I step back toward the podium. “Truthfully, I was trying to solve a problem no one else was solving. I saw athletes pushed to the edge of their endurance, celebrated for ‘toughing it out’ when they were actually suffering traumatic brain injuries. I watched players get sidelined after one too many hits, and I kept thinking—why are we letting this happen when we could measure it?”

A pause.

“And also… I was lonely.”

That gets their attention.

“I didn’t fit where I came from. I was always the weird girl with a ferret and a whiteboard. But when I started this work, I found something that made me feel useful. Something that gave me a reason to speak up, even when my voice shook.”

I glance at Tristan again. He’s not smirking anymore. His jaw is clenched, eyes fixed on me like I’m the only person in the room.

“And then I met someone who made me feel… seen. Not tolerated. Not handled. But cherished—brain and all. And being loved like that changes your chemistry.”

The audience is quiet now. Listening. Feeling.

“So I made a device that listens. That responds. That adapts. Because maybe, if we start treating brains like something precious, we can build a world where no one feels like they have to break themselves to belong.”

Applause breaks out—scattered at first, then stronger, swelling until it fills the hall.

I bob my head in a semi-awkward bow and step down. My knees are shaking a little. My palms are damp.

But I did it.

Tristan meets me halfway and pulls me into a hug that lifts me off the ground.

“You crushed the epilogue,” he whispers in my ear. “I’m so goddamn proud of you. I just sent the video to my family.”

“I almost threw up.”

“Still proud.”

“I said ‘cherished’ into a microphone.”

He pulls back to look at me. “You are cherished.”

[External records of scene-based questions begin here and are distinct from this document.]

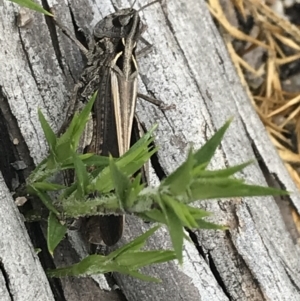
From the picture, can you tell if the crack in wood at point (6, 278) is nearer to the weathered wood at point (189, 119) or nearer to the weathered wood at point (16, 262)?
the weathered wood at point (16, 262)

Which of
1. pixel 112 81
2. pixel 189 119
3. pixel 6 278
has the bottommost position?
pixel 6 278

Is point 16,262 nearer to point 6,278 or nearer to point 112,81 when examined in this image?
point 6,278

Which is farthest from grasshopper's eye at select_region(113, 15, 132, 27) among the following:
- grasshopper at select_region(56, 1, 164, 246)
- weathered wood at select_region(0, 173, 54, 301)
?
weathered wood at select_region(0, 173, 54, 301)

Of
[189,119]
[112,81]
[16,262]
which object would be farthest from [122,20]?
[16,262]

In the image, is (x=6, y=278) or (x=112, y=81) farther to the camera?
(x=112, y=81)

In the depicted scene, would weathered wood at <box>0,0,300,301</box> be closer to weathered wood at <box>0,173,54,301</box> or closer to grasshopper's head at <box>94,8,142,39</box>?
grasshopper's head at <box>94,8,142,39</box>

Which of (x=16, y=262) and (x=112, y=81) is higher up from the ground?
(x=112, y=81)

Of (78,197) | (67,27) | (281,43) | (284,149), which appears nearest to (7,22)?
(67,27)
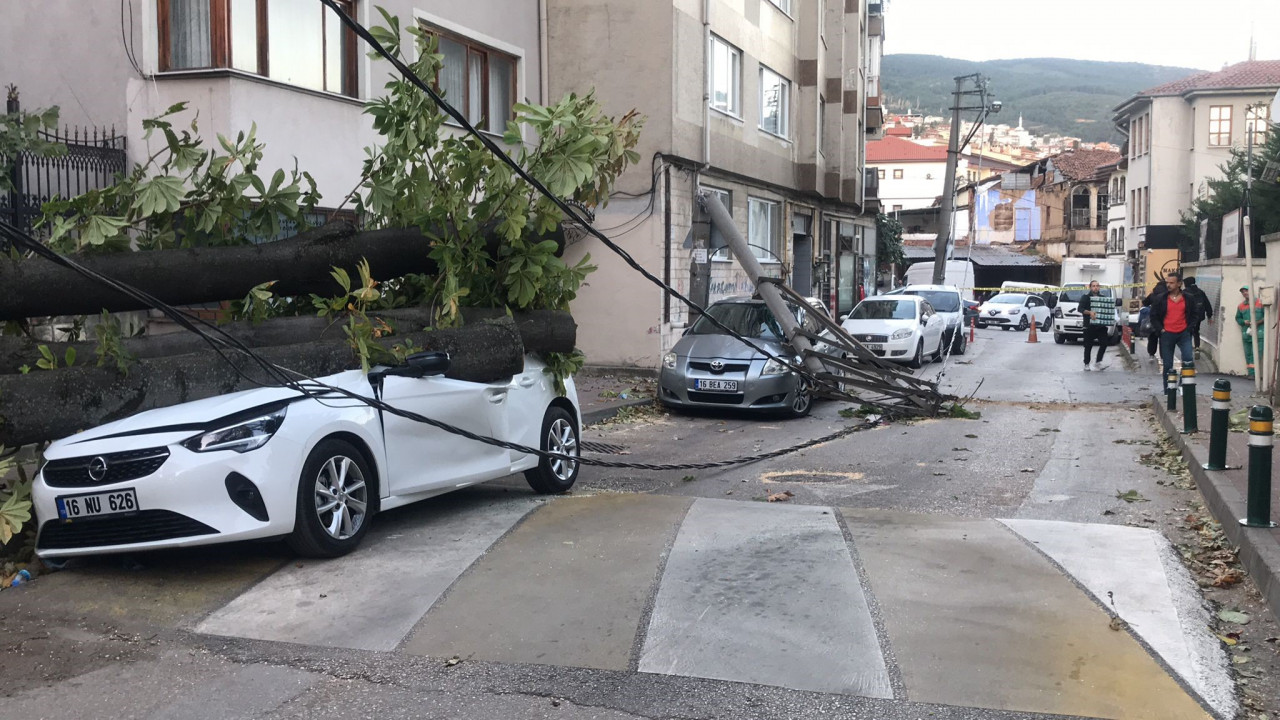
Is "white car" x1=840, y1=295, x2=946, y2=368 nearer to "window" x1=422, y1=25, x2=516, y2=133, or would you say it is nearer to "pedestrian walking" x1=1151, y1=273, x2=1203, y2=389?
"pedestrian walking" x1=1151, y1=273, x2=1203, y2=389

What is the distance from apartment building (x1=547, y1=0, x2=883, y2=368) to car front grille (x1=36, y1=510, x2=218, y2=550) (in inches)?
509

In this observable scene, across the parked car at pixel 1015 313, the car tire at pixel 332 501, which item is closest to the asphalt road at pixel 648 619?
the car tire at pixel 332 501

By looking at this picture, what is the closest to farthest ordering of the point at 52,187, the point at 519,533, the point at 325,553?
the point at 325,553, the point at 519,533, the point at 52,187

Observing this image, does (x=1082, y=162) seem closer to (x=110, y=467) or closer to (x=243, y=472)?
(x=243, y=472)

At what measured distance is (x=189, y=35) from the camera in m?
13.1

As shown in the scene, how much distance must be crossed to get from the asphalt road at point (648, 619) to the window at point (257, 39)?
7149 millimetres

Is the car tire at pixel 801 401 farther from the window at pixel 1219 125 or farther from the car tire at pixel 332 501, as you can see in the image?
the window at pixel 1219 125

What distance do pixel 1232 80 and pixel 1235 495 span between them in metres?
53.8

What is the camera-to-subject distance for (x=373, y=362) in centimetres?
734

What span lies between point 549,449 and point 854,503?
2.40 metres

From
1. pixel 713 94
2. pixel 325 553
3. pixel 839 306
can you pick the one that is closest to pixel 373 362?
pixel 325 553

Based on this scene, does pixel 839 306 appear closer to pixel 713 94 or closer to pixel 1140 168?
pixel 713 94

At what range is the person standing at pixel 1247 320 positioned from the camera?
58.5ft

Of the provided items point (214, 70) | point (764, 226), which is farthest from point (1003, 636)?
point (764, 226)
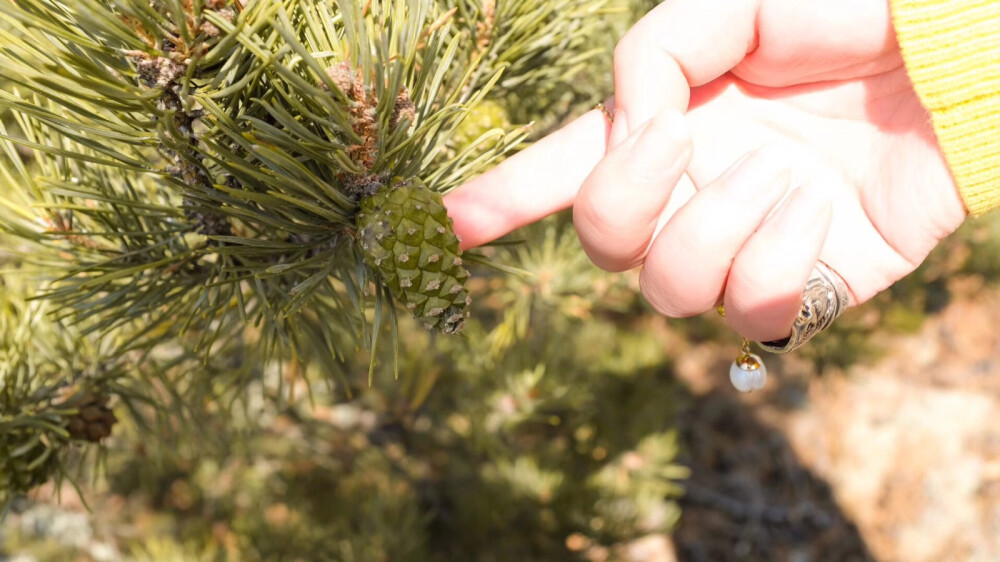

I duck my head, cheeks burning. “I also might have accidentally soft-launched how weird your fiancée is to the entire Western medical tech community.”

“I’m fine with that. But I’m gonna need to soft-launch this too—”

He hesitates just long enough for me to see it—the hope, the wanting, the quiet terror of loving someone out loud. And then he closes the distance. Tristan kisses me right there in the hallway, in full view of a dozen nerds in lanyards and a man holding a tray of sparkling water.

And I don’t care.

I kiss him back like we’re the last two molecules in the universe. Bound by something unbreakable.

A theory finally proven. A formula that works.